The rest of the process is the same regardless of what type of bulk action you perform.

  1. From the bulk granules modal, click the "Open Kibana" link:

    Screenshot of Cumulus dashboard showing modal window for triggering bulk granule operations

  2. Once you have accessed Kibana, navigate to the "Discover" page. If this is your first time using Kibana, you may see a message like this at the top of the page:

    In order to visualize and explore data in Kibana, you'll need to create an index pattern to retrieve data from Elasticsearch.

    In that case, see the docs for creating an index pattern for Kibana

    Screenshot of Kibana user interface showing the "Discover" page for running queries

  3. Enter a query that returns the granule records that you want to use for bulk operations:

    Screenshot of Kibana user interface showing an example Kibana query and results

  4. Once the Kibana query is returning the results you want, click the "Inspect" link near the top of the page.
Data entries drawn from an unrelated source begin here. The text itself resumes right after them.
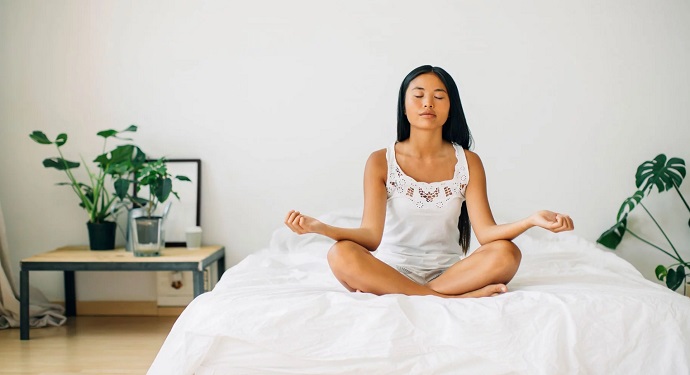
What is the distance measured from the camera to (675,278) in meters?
3.43

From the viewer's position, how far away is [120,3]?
3.72 m

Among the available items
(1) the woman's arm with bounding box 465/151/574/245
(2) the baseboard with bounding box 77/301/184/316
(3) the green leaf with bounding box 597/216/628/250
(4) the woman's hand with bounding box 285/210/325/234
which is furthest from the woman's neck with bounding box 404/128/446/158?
(2) the baseboard with bounding box 77/301/184/316

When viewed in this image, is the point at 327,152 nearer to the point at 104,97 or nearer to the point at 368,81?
the point at 368,81

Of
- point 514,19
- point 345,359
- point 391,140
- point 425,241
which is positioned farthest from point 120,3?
point 345,359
A slide out tab with request details will appear on the right side of the page:

    Screenshot of Kibana user interface showing details of an example request

  5. In the slide out tab that appears on the right side of the page, click the "Request" link near the top and scroll down until you see the query property:

    Screenshot of Kibana user interface showing the Elasticsearch data request made for a given Kibana query

  6. Highlight and copy the query contents from Kibana. Go back to the Cumulus dashboard and paste the query contents from Kibana inside of the query property in the bulk granules request payload. It is expected that you should have a property of query nested inside of the existing query property:

    Screenshot of Cumulus dashboard showing modal window for triggering bulk granule operations with query information populated

  7. Add values for the index and workflowName to the bulk granules request payload. The value for index will vary based on your Elasticsearch setup, but it is good to target an index specifically for granule data if possible:

    Screenshot of Cumulus dashboard showing modal window for triggering bulk granule operations with query, index, and workflow information populated

  8. Click the "Run Bulk Operations" button. You should see a confirmation message, including an ID for the async operation that was started to handle your bulk action. You can track the status of this async operation on the Operations dashboard page, which can be visited by clicking the "Go To Operations" button:

    ![Screenshot of Cumulus dashboard showing confirmation message with async operation ID for bulk granules request](../assets/bulk-granules-submitted.png)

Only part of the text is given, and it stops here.